I do agree with Prosser on the note that a lot of the points being made in the lawsuit aren’t exactly Apple’s fault. Apple didn’t cause the failures of past competitor products; most of those products simply weren’t good or advertised aptly. iMessage was created as a way to bypass carrier texting fees and make for a free and more personalized way to communicate from iPhone to iPhone. It’s not their fault that text messaging was, and continues to be, simply terrible. Sure, not allowing any way to use iMessage across platforms is an annoyance. Making normal, non-iMessage messages look and function noticeably worse on iPhones is also an annoyance (and a bit brazen). But iMessage is a feature for iPhones, just like how Google’s “Material You” is a feature UI design language by Google. Apple doesn’t need to allow something they’ve created, something that doesn’t take away texting as a whole, to be available on competitor platforms. Is it a little anti-consumer? Sure. Do I wish I could reply to the iMessage I just received from a friend on the Chromebook I’m typing on? You bet. But as a company, they don’t need to do that. It’s also not Apple’s fault that a company like Nothing hasn’t been able to penetrate the U.S market. Just like how it isn’t Samsung’s fault that they have a near 70% smartphone market share in Korea, compared to Apple’s 27%.
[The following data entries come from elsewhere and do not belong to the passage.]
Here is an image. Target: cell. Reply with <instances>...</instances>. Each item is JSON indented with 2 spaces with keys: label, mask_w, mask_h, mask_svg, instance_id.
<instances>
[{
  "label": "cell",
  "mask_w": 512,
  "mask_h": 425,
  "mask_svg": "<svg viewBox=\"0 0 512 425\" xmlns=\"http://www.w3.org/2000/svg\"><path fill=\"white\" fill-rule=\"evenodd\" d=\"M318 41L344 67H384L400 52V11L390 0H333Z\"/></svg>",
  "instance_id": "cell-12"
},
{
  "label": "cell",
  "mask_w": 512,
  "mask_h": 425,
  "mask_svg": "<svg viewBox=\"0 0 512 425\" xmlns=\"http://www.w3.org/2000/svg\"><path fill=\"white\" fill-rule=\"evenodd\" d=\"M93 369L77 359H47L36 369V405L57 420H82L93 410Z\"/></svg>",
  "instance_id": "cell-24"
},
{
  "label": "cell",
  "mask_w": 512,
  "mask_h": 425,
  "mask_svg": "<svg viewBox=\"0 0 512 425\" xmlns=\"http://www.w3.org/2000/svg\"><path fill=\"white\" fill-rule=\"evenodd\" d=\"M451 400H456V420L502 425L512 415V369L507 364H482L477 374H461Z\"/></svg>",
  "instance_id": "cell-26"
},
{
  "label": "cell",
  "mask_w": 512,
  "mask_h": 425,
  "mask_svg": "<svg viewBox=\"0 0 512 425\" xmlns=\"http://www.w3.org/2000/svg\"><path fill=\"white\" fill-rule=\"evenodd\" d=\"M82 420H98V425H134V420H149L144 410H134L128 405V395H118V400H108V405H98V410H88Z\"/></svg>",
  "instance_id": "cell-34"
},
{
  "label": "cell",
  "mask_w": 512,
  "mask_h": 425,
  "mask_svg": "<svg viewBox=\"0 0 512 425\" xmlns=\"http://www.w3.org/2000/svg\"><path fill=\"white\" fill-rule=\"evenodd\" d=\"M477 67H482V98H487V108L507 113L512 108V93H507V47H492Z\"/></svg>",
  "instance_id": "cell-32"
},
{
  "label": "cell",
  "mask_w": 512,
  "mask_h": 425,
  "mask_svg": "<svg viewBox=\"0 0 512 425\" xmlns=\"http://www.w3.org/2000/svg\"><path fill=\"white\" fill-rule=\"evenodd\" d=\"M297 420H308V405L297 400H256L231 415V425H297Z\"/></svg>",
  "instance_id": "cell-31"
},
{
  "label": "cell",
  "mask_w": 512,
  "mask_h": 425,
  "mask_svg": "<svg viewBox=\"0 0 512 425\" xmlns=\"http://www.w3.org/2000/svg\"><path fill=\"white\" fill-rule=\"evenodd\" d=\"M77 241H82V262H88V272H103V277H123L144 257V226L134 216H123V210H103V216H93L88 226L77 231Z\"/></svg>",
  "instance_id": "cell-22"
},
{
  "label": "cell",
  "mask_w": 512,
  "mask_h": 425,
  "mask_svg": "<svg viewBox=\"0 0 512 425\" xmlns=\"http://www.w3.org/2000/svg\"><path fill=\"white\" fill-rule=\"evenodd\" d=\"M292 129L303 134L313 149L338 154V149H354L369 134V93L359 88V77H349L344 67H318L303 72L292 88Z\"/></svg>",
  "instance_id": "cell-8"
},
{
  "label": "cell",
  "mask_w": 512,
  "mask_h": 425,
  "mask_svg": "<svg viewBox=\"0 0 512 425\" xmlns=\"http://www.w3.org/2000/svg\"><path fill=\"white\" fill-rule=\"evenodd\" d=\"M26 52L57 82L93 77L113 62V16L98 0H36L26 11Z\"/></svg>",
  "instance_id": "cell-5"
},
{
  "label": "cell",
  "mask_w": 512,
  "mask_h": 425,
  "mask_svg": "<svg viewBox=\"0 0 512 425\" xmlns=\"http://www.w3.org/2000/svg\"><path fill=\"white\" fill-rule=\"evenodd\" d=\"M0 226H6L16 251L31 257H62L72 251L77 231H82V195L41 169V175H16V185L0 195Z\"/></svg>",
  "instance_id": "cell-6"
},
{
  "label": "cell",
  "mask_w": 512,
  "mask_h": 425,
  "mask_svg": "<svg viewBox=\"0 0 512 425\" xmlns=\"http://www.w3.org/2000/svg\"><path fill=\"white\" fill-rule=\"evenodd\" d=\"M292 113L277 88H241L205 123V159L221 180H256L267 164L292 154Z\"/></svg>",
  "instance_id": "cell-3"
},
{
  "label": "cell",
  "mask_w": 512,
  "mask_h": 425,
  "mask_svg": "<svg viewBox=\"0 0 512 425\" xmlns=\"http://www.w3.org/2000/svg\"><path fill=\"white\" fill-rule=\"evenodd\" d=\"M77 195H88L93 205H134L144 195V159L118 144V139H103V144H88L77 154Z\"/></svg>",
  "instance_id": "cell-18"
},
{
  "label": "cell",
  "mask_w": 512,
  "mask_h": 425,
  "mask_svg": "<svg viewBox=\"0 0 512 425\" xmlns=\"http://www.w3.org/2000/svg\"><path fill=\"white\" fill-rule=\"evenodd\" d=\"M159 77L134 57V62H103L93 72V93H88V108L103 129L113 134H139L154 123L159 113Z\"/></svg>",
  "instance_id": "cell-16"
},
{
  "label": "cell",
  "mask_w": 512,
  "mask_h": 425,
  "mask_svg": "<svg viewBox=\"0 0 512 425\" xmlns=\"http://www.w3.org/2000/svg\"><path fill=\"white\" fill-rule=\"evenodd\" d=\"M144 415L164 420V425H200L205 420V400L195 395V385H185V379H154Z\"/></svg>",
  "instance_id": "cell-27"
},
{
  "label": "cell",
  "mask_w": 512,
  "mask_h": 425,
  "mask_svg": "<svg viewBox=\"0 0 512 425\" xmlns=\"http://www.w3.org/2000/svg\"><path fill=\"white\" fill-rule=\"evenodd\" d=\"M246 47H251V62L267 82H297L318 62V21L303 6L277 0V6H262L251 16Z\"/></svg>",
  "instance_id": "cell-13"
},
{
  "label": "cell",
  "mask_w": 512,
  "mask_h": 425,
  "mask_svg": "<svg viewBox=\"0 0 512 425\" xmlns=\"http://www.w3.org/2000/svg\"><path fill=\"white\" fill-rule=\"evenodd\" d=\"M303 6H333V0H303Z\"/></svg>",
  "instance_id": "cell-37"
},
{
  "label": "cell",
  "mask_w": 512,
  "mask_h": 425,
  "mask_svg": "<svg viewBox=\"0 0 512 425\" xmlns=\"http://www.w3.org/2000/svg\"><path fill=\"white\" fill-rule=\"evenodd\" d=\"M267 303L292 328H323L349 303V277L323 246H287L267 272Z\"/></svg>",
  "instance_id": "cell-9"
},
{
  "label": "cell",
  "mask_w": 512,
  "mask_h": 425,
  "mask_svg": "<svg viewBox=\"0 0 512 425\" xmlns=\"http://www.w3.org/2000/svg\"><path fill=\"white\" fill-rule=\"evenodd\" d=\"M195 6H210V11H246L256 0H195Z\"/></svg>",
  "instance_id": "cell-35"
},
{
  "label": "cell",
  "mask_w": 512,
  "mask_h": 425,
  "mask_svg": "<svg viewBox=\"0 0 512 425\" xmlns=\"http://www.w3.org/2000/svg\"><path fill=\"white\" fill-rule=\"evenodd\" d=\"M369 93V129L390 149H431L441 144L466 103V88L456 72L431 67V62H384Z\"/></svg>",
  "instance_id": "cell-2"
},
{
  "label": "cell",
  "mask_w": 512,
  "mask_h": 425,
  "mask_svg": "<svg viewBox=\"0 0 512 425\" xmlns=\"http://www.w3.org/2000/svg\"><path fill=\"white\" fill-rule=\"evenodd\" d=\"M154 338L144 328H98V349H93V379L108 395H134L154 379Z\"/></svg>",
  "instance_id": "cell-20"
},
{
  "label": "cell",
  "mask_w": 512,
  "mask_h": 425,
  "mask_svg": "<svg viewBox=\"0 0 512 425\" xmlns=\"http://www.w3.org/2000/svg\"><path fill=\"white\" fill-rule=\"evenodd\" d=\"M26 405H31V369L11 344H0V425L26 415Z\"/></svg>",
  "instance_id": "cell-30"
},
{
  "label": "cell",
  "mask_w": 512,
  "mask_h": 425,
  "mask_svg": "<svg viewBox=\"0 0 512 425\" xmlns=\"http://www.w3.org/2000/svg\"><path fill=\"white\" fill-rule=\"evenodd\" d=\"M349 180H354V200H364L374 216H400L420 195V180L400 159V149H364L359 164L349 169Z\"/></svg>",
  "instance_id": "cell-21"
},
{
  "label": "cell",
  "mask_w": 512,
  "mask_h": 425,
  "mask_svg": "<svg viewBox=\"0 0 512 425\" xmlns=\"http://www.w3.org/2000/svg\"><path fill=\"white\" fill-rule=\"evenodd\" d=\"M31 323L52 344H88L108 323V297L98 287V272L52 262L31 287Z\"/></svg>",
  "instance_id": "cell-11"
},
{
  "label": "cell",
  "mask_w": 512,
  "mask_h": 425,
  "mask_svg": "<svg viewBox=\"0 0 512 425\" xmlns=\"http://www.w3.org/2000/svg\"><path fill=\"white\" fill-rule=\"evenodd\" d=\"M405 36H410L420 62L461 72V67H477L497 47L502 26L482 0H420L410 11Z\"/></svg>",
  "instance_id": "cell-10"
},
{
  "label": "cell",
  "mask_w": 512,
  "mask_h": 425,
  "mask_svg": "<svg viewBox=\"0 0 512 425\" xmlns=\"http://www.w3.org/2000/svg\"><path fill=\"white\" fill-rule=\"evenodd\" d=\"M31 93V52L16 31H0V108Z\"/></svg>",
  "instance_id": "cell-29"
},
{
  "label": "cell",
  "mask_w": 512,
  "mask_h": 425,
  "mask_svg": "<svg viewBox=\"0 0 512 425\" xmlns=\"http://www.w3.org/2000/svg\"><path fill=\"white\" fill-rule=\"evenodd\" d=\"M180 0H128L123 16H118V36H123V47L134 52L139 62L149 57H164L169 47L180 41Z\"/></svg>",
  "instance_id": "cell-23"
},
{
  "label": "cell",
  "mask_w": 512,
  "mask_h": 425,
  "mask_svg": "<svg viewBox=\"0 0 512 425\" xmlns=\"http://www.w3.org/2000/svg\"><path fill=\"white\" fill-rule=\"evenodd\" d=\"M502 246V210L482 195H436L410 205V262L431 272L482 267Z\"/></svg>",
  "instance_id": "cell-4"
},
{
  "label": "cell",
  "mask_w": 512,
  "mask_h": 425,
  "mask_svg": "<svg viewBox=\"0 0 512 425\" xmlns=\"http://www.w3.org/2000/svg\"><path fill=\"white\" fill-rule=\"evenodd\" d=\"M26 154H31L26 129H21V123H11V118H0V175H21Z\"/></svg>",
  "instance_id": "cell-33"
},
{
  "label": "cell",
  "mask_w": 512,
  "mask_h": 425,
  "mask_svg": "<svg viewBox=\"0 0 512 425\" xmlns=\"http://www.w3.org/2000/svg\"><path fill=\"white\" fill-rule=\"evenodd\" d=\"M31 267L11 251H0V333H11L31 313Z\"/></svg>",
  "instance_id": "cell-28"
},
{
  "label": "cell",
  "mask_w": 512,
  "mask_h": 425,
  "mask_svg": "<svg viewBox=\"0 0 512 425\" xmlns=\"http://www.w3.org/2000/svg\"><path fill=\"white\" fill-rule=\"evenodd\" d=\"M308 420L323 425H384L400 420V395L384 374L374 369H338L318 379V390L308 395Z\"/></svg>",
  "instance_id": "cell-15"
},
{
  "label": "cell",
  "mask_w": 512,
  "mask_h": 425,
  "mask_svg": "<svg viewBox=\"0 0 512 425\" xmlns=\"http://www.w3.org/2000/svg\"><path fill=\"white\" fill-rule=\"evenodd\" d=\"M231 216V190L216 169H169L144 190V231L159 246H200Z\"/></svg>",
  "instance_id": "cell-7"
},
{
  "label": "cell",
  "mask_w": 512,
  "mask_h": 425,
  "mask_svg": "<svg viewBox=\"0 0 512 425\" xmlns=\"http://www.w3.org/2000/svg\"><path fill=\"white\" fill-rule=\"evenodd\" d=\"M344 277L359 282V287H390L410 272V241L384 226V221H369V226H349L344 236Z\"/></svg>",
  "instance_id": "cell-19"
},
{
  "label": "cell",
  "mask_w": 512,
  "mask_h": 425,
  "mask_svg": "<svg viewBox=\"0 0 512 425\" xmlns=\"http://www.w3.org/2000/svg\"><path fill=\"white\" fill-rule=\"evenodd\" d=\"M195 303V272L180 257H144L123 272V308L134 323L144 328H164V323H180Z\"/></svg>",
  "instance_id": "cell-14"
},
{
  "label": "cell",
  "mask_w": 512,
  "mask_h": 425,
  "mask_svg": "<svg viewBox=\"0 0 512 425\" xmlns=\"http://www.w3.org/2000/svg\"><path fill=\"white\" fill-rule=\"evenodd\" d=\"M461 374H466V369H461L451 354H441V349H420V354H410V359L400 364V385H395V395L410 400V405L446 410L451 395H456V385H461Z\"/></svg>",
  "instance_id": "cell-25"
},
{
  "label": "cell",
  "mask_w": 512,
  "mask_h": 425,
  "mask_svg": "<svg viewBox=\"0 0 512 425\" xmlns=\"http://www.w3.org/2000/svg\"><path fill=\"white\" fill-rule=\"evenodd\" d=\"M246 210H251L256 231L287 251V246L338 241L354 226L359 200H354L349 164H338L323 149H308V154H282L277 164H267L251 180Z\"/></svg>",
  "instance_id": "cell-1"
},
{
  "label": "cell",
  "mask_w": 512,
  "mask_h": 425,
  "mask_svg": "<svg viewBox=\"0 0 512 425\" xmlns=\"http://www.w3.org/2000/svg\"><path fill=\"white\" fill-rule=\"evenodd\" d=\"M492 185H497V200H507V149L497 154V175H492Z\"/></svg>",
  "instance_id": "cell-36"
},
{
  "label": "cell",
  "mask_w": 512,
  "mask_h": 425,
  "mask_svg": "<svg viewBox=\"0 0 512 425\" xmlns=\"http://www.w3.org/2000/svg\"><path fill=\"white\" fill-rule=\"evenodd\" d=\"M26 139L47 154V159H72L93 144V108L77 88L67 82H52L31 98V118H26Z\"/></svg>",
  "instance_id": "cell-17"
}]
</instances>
Apple’s identity has always been about creating an experience that is idiosyncratically “Apple.” As such, many of their practices are absolutely anti-consumer that push users to engage with, and be locked into, their ecosystem. Some of these practices also, if not regulated, definitely do err on the side of breaking antitrust laws; particularly Apple’s relationships with developers as well as their stubbornness in having their products not be compatible with third-party applications. However, some things are simply the results of their ever-growing popularity and cult-like loyalists. So if you want to point your pitchforks at anybody, do so at their marketing department. And maybe show a U.S teenager something that isn’t an iPhone.